C’est à cette condition que l’accumulation de capital physique deviendra accumulation de capital productif.
2030, le vrai rendez-vous
Le PND 2026-2030 fixe précisément cette échéance. Avec 114 838,5 milliards de FCFA d’investissements, dont plus de 80 000 milliards attendus du privé, la Côte d’Ivoire joue probablement la séquence économique la plus ambitieuse depuis les grands programmes d’investissement des premières décennies de l’indépendance.
Le parallèle historique est tentant.
Sous Félix Houphouët-Boigny, l’État construisait routes, barrages, écoles, ports et entreprises publiques pour accompagner le « miracle ivoirien ». Six décennies plus tard, le vocabulaire a changé : PPP, fonds souverain, IDE, chaînes de valeur, contenu local, industrialisation, corridors logistiques, transformation structurelle. Mais la philosophie conserve une filiation : l’État aménage le terrain pour provoquer l’investissement et accélérer le développement.

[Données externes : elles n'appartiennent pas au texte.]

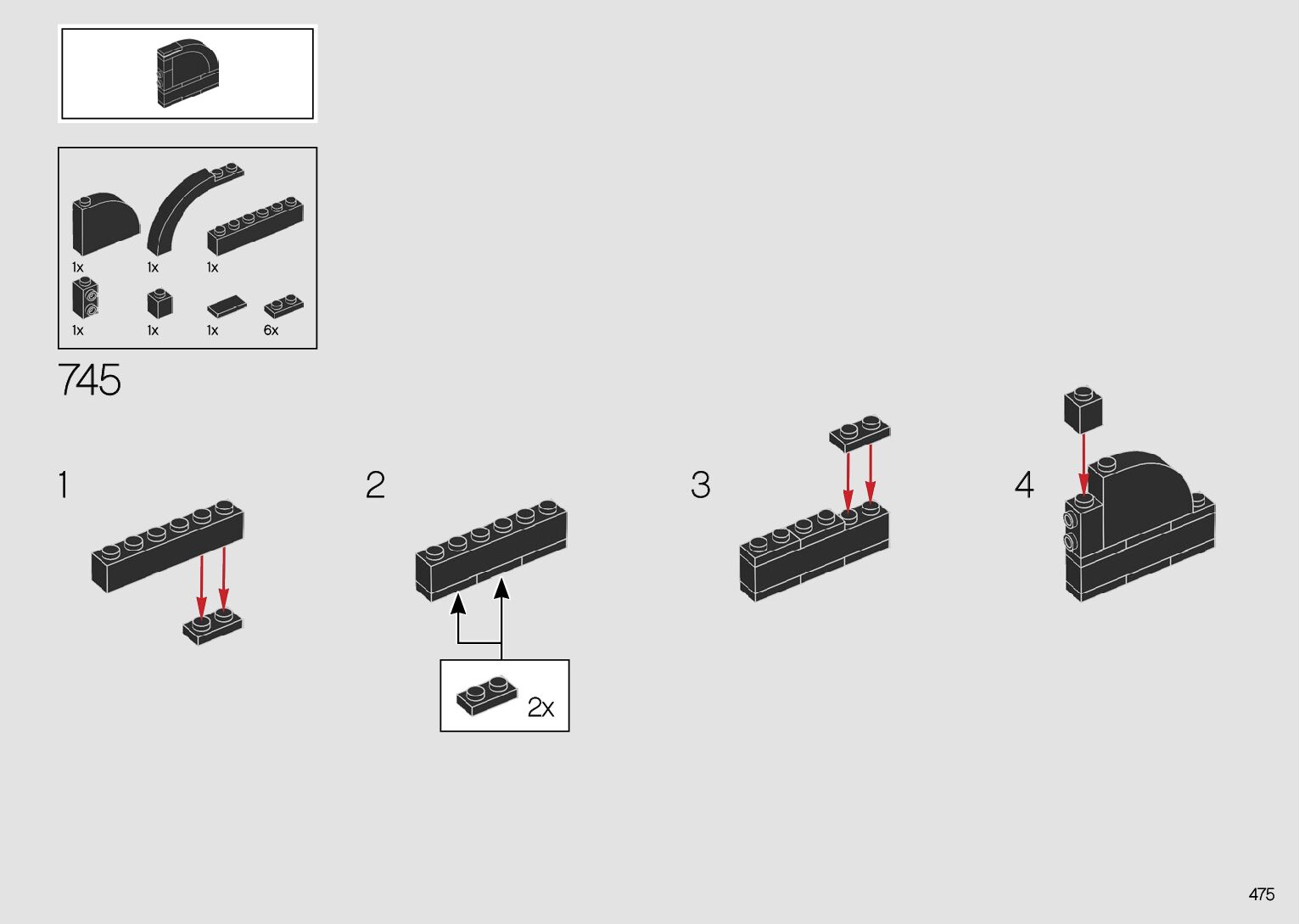 1x
1x
1x
1x
1x
1x
6x

745

1

2

2x

3

4

475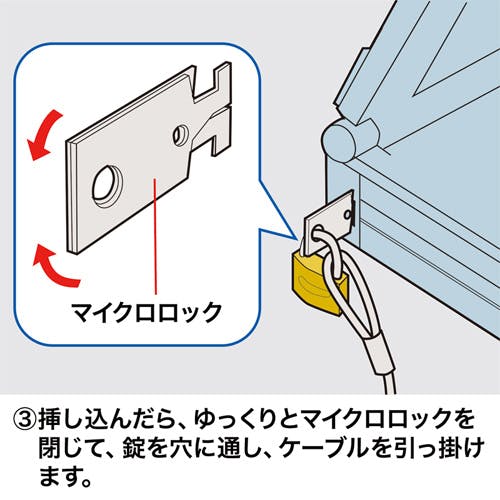 マイクロロック

③挿し込んだら、ゆっくりとマイクロロックを閉じて、錠を穴に通し、ケーブルを引っ掛けます。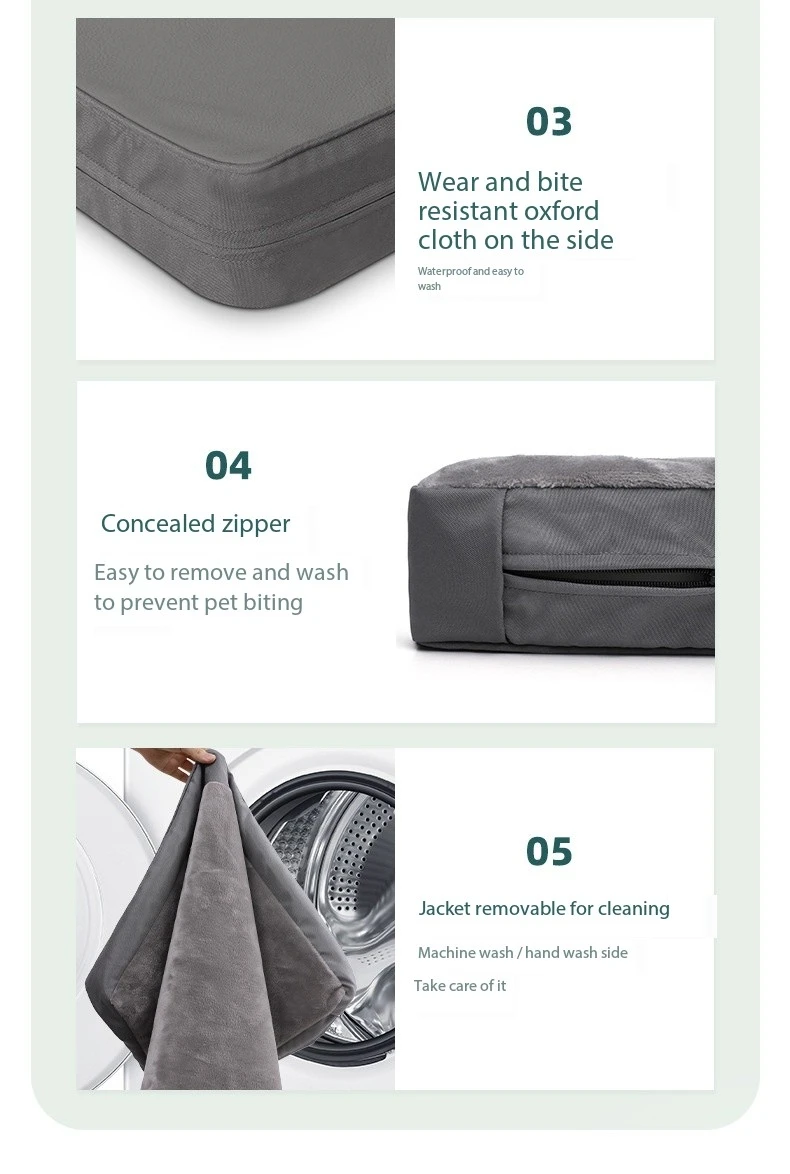 03

Wear and bite resistant oxford cloth on the side

Waterproof and easy to wash

04

Concealed zipper

Easy to remove and wash to prevent pet biting

05

Jacket removable for cleaning

Machine wash / hand wash side

Take care of it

Un keynésianisme tropical nouvelle génération, en quelque sorte.
À la différence près que l’État ne peut plus être seul à la manœuvre. Avec 70,2 % des investissements du PND attendus du secteur privé, le modèle ivoirien cherche précisément à organiser la bascule d’un État bâtisseur vers un État catalyseur.

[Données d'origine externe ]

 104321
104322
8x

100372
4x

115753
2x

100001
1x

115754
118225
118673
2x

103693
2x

C’est là que commence véritablement le match avec les émergents.
À 66 ans, la Côte d’Ivoire possède des fondamentaux que peu de pays de son environnement régional peuvent aligner simultanément : une agriculture exportatrice puissante, deux grands ports, une place financière régionale, un secteur bancaire dense, une monnaie relativement stable, des infrastructures en expansion, des ressources minières croissantes et, désormais, une nouvelle frontière pétrolière et gazière.
Elle dispose aussi d’un avantage géographique considérable : Abidjan peut devenir simultanément une porte maritime, financière, énergétique et industrielle pour un hinterland ouest-africain de plusieurs centaines de millions de consommateurs.
Mais les émergents enseignent une dernière leçon : on ne devient pas émergent parce que le PIB croît vite ; on le devient lorsque la structure même du PIB change.
La prochaine décennie dira donc si les ponts, les tours, les mines, les champs pétroliers, les raffineries, les usines de cajou, les centrales et les infrastructures sportives auront constitué une impressionnante parenthèse d’investissement ou les fondations d’une véritable puissance productive.
C’est peut-être cela, finalement, le défi du keynésianisme développementiste ivoirien : faire en sorte qu’après avoir transformé le paysage, le capital transforme durablement la société.